Foram esta tarde ouvidos em tribunal os últimos dos 17 agentes da PSP de Alfragide que estão a ser julgados por tortura e racismo. Polícias alegaram que PJ forçou reconhecimentos
Sem desafinar uma nota com as declarações dos seus camaradas que já tinham sido ouvidos em tribunal, os cinco agentes que esta tarde prestaram o seu testemunho, negaram também todas as acusações que lhe foram imputadas pelo Ministério Público (MP). A defesa deixou para o último dia uma carta forte, com a qual quererá esvaziar a acusação de racismo, pelo menos em relação a um dos agentes.
"Sou casado com uma cabo-verdiana, temos dois filhos. Estou devastado com esta acusação. Fiquei muito transtornado, nem durmo bem. Só não meto baixa psicológica porque na PSP isso é uma sentença de morte", revelou Sérgio Rodrigues, que estava há uma semana na esquadra palco dos incidentes.
Este agente, que confessou gostar de algumas das músicas rap de um dos jovens da Cova da Moura, Bruno Lopes, que foi detido nesse dia e que reconheceu dos vídeos, chegou a acompanhar alguns dos jovens ao hospital e nega que tivessem sido agredidos ou insultados. Sérgio Rodrigues afirmou ainda que foi "acusado de ser racista e gozado" na sala de interrogatório da PJ. "O inspetor que me estava a interrogar disse-me coisas que nem consigo adjetivar". "Mas o quê, diga!", incentivava a juíza, presidente do coletivo. "Que tinha sido uma festa foder os pretos!". "Sentiu-se revoltado, não foi?", confortava a magistrada. "Claro que sim!".
O ataque à PJ marcou esta sessão do julgamento. Nas audiências anteriores já tinha sido referido por quase todos os arguidos que os reconhecimentos seriam de validade duvidoso, principalmente porque, segundo contaram, tinham sido convocados para estarem todos à civil, quando no dia dos acontecimentos - cinco de fevereiro de 2015 - estiveram sempre fardados. Questionaram também o facto de, as outras pessoas que estavam na linha de reconhecimento - seriam inspetores da PJ - não terem características físicas semelhantes às suas.

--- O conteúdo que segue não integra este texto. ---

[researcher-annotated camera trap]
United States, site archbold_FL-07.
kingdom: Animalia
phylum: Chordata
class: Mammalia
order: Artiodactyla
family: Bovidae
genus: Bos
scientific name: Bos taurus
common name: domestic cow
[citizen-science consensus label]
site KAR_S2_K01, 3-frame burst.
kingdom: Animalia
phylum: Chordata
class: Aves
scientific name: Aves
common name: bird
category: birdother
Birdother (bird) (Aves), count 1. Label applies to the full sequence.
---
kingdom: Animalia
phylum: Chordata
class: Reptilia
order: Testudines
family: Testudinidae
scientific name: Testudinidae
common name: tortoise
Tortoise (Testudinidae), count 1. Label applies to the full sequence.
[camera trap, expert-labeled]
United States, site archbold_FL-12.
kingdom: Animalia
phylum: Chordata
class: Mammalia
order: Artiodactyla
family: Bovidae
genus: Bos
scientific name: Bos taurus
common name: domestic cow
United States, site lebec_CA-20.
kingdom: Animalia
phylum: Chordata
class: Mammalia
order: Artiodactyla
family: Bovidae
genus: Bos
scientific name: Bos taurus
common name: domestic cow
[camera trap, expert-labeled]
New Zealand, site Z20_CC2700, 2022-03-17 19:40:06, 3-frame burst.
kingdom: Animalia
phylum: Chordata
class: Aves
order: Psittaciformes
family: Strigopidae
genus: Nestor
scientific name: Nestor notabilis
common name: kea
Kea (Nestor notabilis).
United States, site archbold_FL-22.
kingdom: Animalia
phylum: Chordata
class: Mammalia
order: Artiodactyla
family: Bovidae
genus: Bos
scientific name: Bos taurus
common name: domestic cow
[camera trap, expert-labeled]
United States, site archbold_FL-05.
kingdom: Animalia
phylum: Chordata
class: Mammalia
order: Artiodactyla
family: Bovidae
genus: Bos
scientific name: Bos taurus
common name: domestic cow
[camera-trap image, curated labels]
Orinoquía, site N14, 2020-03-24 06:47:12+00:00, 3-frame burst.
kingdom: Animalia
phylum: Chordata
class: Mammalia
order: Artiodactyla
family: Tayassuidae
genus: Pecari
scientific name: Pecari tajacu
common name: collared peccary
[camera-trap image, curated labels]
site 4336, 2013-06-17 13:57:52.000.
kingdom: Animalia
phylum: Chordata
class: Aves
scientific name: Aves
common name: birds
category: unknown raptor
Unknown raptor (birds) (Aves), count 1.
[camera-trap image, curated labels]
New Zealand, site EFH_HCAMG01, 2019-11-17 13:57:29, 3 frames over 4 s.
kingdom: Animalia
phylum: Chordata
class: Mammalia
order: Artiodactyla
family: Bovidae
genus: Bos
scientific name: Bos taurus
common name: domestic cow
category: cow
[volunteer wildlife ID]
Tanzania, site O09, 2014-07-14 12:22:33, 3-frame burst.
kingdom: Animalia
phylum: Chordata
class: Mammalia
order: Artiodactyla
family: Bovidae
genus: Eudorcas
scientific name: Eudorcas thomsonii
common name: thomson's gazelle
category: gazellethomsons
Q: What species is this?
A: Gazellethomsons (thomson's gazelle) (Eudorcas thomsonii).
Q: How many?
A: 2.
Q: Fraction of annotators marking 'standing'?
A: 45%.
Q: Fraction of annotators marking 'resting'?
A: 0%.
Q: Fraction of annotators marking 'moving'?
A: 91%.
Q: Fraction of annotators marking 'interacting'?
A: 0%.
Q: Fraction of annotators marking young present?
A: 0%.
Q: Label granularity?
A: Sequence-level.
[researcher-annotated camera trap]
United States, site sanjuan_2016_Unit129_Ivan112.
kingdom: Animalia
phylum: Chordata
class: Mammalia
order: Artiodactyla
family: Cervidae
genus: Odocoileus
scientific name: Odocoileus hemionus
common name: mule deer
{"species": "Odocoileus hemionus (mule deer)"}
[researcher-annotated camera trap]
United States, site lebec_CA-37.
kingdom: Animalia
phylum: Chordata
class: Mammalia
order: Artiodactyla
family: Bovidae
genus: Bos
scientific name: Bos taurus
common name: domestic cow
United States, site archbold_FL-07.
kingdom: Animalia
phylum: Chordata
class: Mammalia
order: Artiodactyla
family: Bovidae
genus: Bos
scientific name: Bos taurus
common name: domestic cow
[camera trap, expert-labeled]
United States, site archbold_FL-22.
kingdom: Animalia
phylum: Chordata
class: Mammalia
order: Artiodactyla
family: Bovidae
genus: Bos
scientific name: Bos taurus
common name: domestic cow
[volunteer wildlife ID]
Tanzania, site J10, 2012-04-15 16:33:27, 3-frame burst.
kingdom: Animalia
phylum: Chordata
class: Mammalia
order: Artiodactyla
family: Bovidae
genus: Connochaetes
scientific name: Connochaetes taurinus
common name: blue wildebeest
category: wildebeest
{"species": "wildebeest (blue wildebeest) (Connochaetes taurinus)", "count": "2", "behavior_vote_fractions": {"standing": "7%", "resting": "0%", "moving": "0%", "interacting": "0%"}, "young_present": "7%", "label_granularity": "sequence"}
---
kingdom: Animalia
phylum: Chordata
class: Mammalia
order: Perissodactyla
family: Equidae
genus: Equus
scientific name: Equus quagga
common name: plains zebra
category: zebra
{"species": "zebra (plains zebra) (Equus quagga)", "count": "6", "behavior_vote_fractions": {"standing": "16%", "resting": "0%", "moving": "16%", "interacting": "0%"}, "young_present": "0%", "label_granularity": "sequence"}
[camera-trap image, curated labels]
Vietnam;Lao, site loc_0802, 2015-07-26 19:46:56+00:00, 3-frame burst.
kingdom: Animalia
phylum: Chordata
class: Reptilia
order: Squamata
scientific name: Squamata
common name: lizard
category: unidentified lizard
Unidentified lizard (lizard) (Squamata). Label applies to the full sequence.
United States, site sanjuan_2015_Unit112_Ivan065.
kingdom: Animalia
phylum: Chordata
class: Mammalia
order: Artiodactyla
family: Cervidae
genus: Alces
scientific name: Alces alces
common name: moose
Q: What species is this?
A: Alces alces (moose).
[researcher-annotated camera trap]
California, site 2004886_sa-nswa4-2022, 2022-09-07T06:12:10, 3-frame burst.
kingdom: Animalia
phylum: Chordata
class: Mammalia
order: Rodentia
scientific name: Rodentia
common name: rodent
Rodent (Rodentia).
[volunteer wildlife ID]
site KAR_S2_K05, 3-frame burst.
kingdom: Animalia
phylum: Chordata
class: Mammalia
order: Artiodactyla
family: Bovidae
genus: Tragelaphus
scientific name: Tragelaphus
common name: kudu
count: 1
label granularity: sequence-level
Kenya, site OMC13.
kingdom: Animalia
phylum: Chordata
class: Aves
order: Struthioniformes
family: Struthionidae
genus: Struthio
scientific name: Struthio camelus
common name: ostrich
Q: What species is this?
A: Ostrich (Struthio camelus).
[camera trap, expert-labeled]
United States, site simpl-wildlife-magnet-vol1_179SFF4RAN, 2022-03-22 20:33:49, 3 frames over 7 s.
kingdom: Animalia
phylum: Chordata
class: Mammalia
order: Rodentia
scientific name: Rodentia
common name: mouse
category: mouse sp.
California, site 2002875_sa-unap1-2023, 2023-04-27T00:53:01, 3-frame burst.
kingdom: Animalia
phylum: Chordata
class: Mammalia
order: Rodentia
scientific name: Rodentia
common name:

Obrigado "a assinar a declaração do reconhecimento sem a ler"
Desta vez, porém, foram mais longe. Nuno Gomes, por exemplo, alegou que foi obrigado "a assinar a declaração do reconhecimento sem a ler", e que, quando disse que à hora das detenções (perto das 14.30) nem estava a trabalhar, que o inspetor da PJ lhe respondeu: "não quero saber se estava ou não a trabalhar, isto é uma acusação para três dias, não quero saber". A agente Juliana, que trabalhava na secretaria e é acusada, entre outros, de omissão de auxílio, classificou de "vergonha" os reconhecimentos na Judiciária e deixou implícito que alguém forçou a que fosse apontada. "Ouvi alguém dizes do outro lado do vidro, tem a certeza que não é a número dois?". Diz também que não a deixaram ler o auto de reconhecimento e que o advogado (entretanto mudado) a "obrigou" a assinar.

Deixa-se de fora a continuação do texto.